Le tout nouveau Théâtre de Belleville, ouvre sa première saison avec, entre autre, une pièce adaptée par Judith Davis, du roman éponyme de Boris Vian : "L'écume des jours".
Dans un univers fictif et décalé, un jeune homme riche et oisif, Colin, interpellé par l'amour que porte son meilleur ami Chick pour la belle Alise, s'éprend à son tour d'une jeune et jolie jeune fille prénommée Chloé sur un air, du même nom, de Duke Ellington. Il l'épouse et voulant faire le bonheur de ses amis, donne la moitié de sa fortune à Chick, qui lui est pauvre - puisqu' ingénieur et non cuisinier - afin qu'il épouse de son côté Alise.
Mais très vite un nénuphar se met à pousser dans l'un des poumons de Chloé et Colin se ruine à la couvrir de fleur, seul remède connu contre cet étrange mal, tandis que Chick dilapide tout son pécule dans ce qui a trait de près ou de loin à son idole: le philosophe Jean-Sol Partre, au grand désespoir d'Alise, bientôt acculée aux dernières extrémités.
L'amour, le monde du travail, la mort, la maladie, le jazz, la superficialité, le star système, sont autant de thèmes traités avec une apparente désinvolture dans le roman de Boris Vian, qui, par le biais poétique et quasi onirique de l'absurde, se révèle bien moins léger que son ton pourrait le laisser entendre.
Béatrice de la Boulaye, à la mise en scène, a pris le parti d'exacerber les mécanismes de narration de l'auteur, jouant immodérément le jeu de l'absurde et du contre pied. Il en résulte un visuel exubérant, fait de cubes bariolés de carton pâte et de couleurs vives, et un rythme tout en cassures qui accroche sans cesse le spectateur. Un bruiteur facétieux accompagne le texte, mi narré, mi joué, tantôt pour accentuer un gag, tantôt pour nous rappeler l'amour immodéré de Vian pour la musique jazz.

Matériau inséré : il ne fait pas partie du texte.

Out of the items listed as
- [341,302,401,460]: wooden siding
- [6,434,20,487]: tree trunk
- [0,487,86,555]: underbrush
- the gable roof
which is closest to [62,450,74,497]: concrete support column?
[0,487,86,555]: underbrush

Cette adaptation, à la manière d'une cour d'école, qui mise sur le jeu plus que sur l'interprétation, permet d'accentuer de nombreux aspects du roman, tels que la naïveté et la superficialité heureuse d'une jeunesse oisive et par opposition, l'étroitesse d'esprit d'un monde adulte englué dans des devoirs et des responsabilités, qu'il croit au début passagers, mais qui s'avèrent très vite prendre toute la place, jusqu'à tout dévorer.
La contrepartie de ce choix de mise en scène est qu'il tolère peu de flottement dans la réalisation, sous peine de facilement déraper dans l'amateurisme, écueil, à certains moments, qu'il n'a malheureusement pas été possible d'éviter.
La distribution, un peu inégale, est jeune et dynamique. Cindy Doutres est particulièrement drôle et Nicolas Guillot, très professionnel, campe le personnage du cuisinier, un autre Nicolas, de manière très convaincante, tandis que Romain Vissol se révèle particulièrement touchant dès qu'il tombe le masque de superficialité qui colle à la peau du jeune Colin dans tout le début de la pièce.
Quoi qu'il en soit, ce joyeux délire collectif des comédiens, bruiteur, et metteur en scène, déploie une telle énergie et une telle bonne humeur, qu'on oublie très vite les petits accrocs pour se laisser porter par la plume inimitable de Boris Vian, son esprit, son humour, si bien rendu par Béatrice de la Boulaye qui réussit le pari insensé d'une adaptation tout à la fois originale et des plus fidèles à l'auteur.